The National Agency for Food and Drug Administration (NAFDAC) has said there is no evidence that low-quality Paracetamol tablets currently exist in Nigeria.

A statement signed by NAFDAC’s Resident Media Consultant, Sayo Akintola, said the agency was aware of a recent report on social media alleging that nearly all paracetamol tablets sold in Nigeria are “under-dosed”.

However, he said that the outcome of investigations on the matter proved the allegations wrong and misleading.

” We have received a copy of the publication of the research finding of the subject and we wish to state categorically that the report is misleading, and the science is questionable,” it said.

The statement stated that as the quality culture of NAFDAC demanded, as soon as the agency became aware of the news, the Director General had meetings with the respective directors and gave a directive that a survey of the market should be done to sample and test.

It said the director general of the agency had also met with the leadership of the Pharmaceutical Manufacturing Group of the Manufacturing Association of Nigeria to inform them of the agency’s intent.

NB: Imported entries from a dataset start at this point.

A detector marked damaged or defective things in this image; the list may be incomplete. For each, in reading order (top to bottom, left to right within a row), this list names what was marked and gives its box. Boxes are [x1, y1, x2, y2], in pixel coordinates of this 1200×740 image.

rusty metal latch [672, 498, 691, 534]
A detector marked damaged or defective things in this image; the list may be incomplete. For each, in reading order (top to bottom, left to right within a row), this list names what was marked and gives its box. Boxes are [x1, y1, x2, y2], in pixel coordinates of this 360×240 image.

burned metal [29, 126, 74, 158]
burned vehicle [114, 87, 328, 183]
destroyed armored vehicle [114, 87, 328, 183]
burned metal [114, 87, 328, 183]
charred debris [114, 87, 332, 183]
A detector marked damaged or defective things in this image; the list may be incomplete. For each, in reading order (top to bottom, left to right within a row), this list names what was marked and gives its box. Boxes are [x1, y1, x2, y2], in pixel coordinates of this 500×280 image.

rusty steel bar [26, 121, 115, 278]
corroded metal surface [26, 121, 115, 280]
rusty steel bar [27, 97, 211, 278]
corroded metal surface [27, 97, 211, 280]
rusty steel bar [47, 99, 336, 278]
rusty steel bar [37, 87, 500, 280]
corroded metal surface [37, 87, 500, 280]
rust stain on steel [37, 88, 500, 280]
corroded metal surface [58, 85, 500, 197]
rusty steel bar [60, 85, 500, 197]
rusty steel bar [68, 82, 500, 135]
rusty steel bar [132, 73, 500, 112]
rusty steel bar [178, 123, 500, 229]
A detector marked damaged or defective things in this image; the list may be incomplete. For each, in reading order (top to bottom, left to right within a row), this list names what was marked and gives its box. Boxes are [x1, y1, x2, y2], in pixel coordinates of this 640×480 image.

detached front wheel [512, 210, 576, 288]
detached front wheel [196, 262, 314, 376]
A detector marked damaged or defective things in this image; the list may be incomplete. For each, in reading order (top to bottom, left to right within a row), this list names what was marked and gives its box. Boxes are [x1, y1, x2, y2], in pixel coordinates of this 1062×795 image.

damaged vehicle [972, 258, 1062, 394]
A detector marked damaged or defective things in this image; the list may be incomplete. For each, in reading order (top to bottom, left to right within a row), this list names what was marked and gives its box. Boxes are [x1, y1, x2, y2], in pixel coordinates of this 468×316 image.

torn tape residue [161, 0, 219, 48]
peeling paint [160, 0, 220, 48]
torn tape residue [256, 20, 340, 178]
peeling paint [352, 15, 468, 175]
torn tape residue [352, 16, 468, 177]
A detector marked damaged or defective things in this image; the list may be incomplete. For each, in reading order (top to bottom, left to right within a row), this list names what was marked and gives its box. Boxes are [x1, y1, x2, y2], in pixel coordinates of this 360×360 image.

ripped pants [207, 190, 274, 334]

“NAFDAC’s laboratories are ISO 17025-certified every year to ensure that the procedures used for testing are based on international standards and the equipment or instruments used are qualified similarly.

“We do a yearly post-marketing survey of medicines to ensure that the quality and safety are maintained.  Where there is a deviation from this, i.e., whenever we find any regulated product to be substandard or falsified, NAFDAC regularly issues public alerts or do recalls,” it said.

NAFDAC said that in the last two years, it had issued 88 public alerts and ordered 32 recalls for medicines and foods.

“We are using this medium to assure the public that NAFDAC is using international standards and scientific methods to survey the paracetamol product where samples are collected from different parts of the country in the right amount and will be tested using well calibrated, and qualified state-of-the-art equipment or instruments.

“This is part of our routine regulatory post-marketing surveillance among others throughout the life cycle of a medicine.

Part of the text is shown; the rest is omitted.